┌──
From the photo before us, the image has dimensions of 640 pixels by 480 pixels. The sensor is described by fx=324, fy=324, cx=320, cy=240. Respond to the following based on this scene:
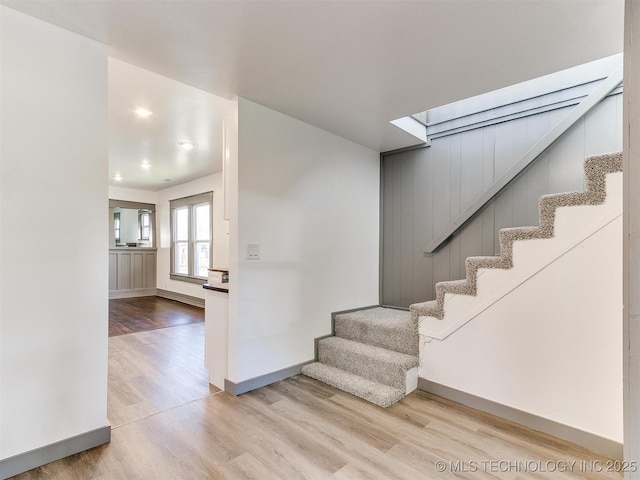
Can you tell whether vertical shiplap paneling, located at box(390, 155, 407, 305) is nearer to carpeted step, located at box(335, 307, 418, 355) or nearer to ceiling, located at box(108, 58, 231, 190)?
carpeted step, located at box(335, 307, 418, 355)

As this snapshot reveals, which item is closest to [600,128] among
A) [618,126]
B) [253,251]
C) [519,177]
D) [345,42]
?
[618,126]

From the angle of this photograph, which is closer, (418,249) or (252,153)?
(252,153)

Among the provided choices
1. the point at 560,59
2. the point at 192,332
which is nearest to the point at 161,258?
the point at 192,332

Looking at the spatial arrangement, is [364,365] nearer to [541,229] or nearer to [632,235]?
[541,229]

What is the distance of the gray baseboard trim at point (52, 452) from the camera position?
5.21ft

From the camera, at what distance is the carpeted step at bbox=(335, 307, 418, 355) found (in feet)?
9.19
└──
┌──
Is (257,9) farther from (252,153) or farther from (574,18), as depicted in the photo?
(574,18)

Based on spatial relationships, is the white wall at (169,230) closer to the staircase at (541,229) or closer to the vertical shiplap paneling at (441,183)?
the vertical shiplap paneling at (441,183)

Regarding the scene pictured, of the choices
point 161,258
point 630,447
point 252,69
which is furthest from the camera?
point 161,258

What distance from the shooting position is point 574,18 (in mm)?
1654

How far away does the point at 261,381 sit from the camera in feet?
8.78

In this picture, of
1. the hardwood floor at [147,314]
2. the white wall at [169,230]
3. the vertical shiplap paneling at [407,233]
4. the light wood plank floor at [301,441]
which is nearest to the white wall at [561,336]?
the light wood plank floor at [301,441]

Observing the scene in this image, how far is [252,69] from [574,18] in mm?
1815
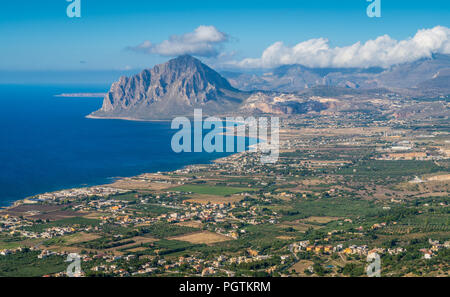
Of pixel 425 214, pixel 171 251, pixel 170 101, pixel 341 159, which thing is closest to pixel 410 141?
└──
Short exercise. Convert the stretch of the listing from the line containing "In this picture, of" through the line containing "Of pixel 425" into a numbered list, one line per item, leaving out blank lines and any pictures.

Expected answer.
1. In this picture, of
2. 1. the hardwood floor at [147,314]
3. 2. the white wall at [169,230]
4. 3. the vertical shiplap paneling at [407,233]
5. 4. the light wood plank floor at [301,441]
6. which is nearest to the white wall at [561,336]?
7. the light wood plank floor at [301,441]
8. Observing the scene in this image, how far is [252,69] from [574,18] in mm?
9. 1815
10. Of pixel 425 214, pixel 171 251, pixel 170 101, pixel 341 159, which thing is closest to pixel 410 141?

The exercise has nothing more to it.